■ YOUR INSTRUCTIONS
Below are some records. Write out exactly their lines from the one with "ダイソン(Dyson)のダイソン dyson BP01" through the one with "魔法少年 エル・プリズム (前編) Game Screen Shot3", and leave the pictures behind.

■ AVAILABLE DATA

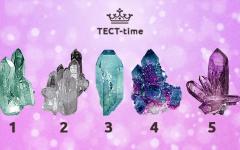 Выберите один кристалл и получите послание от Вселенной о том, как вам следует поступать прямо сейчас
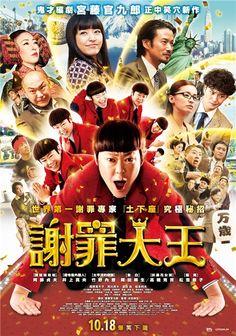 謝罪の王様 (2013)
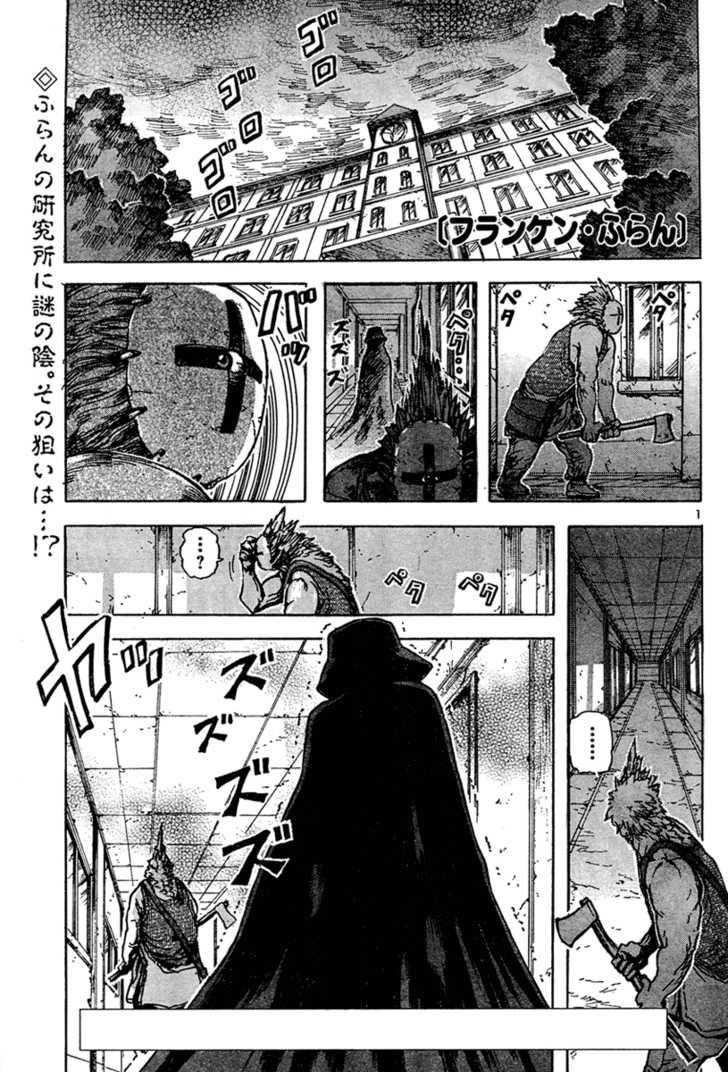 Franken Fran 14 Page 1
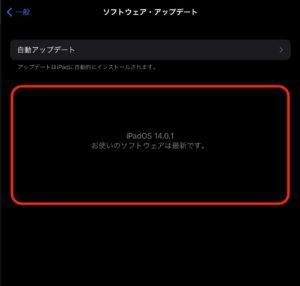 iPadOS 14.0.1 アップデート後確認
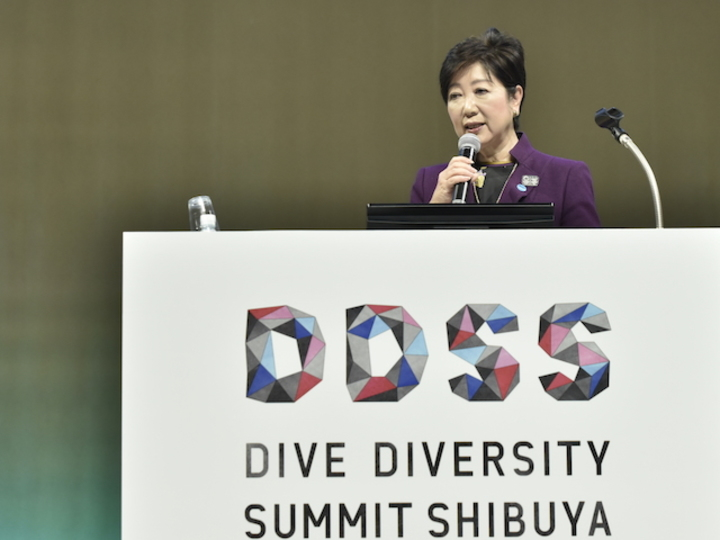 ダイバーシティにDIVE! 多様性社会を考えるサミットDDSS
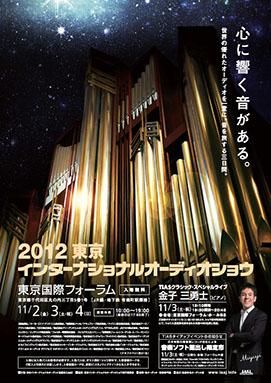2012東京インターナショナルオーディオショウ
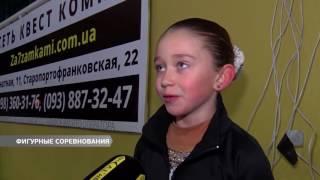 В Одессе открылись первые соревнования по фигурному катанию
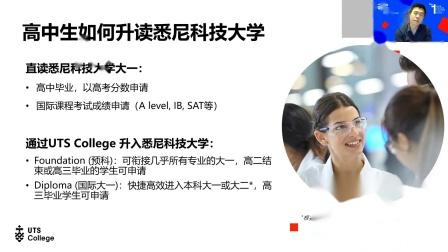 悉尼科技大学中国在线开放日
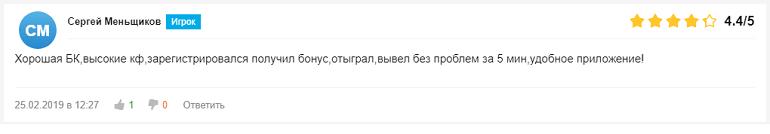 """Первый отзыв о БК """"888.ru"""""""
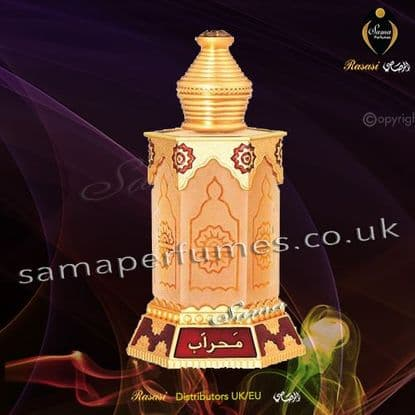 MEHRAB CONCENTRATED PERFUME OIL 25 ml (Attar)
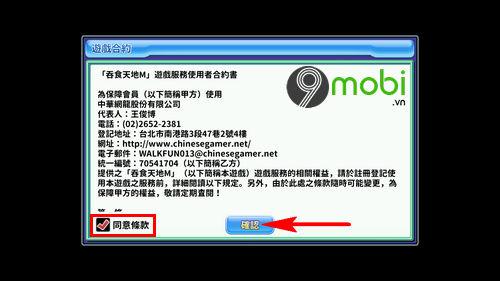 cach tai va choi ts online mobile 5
...
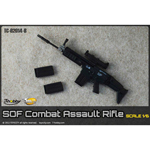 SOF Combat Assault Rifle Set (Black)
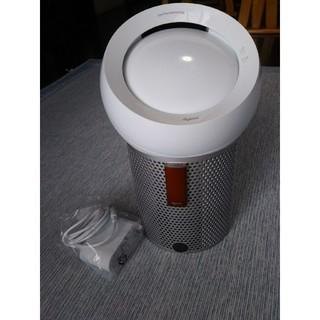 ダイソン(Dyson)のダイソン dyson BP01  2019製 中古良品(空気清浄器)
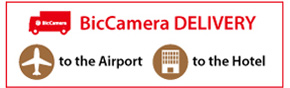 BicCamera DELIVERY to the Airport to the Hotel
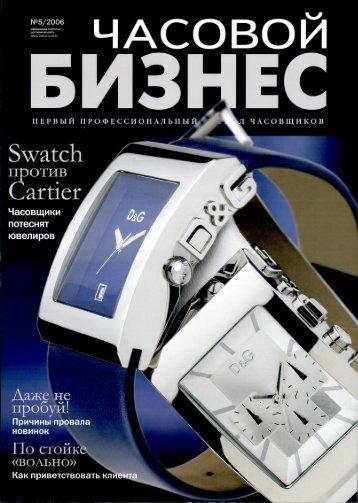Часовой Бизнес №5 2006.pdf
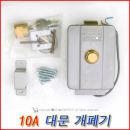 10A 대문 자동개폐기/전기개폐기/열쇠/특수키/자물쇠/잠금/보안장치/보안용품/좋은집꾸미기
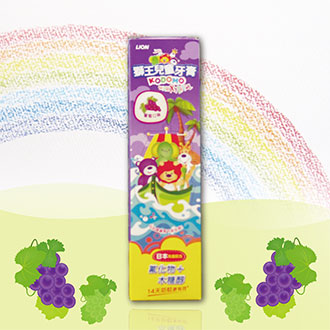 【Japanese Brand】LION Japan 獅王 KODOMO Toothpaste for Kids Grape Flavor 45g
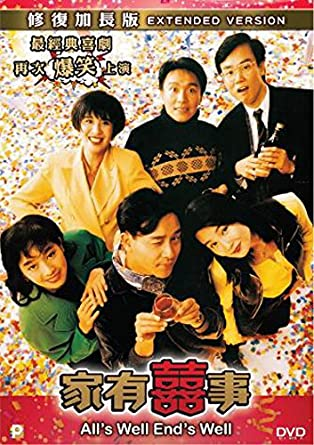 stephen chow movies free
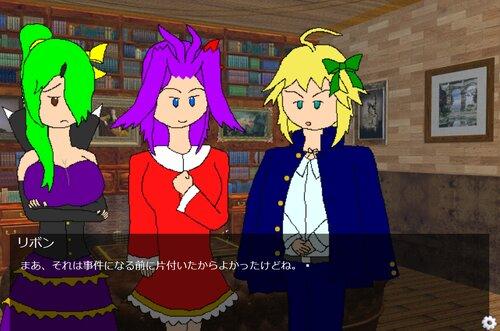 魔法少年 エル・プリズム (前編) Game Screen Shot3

■ OUTPUT OF THE EXERCISE
 ダイソン(Dyson)のダイソン dyson BP01  2019製 中古良品(空気清浄器)
 BicCamera DELIVERY to the Airport to the Hotel
Часовой Бизнес №5 2006.pdf
 10A 대문 자동개폐기/전기개폐기/열쇠/특수키/자물쇠/잠금/보안장치/보안용품/좋은집꾸미기
 【Japanese Brand】LION Japan 獅王 KODOMO Toothpaste for Kids Grape Flavor 45g
 stephen chow movies free
 魔法少年 エル・プリズム (前編) Game Screen Shot3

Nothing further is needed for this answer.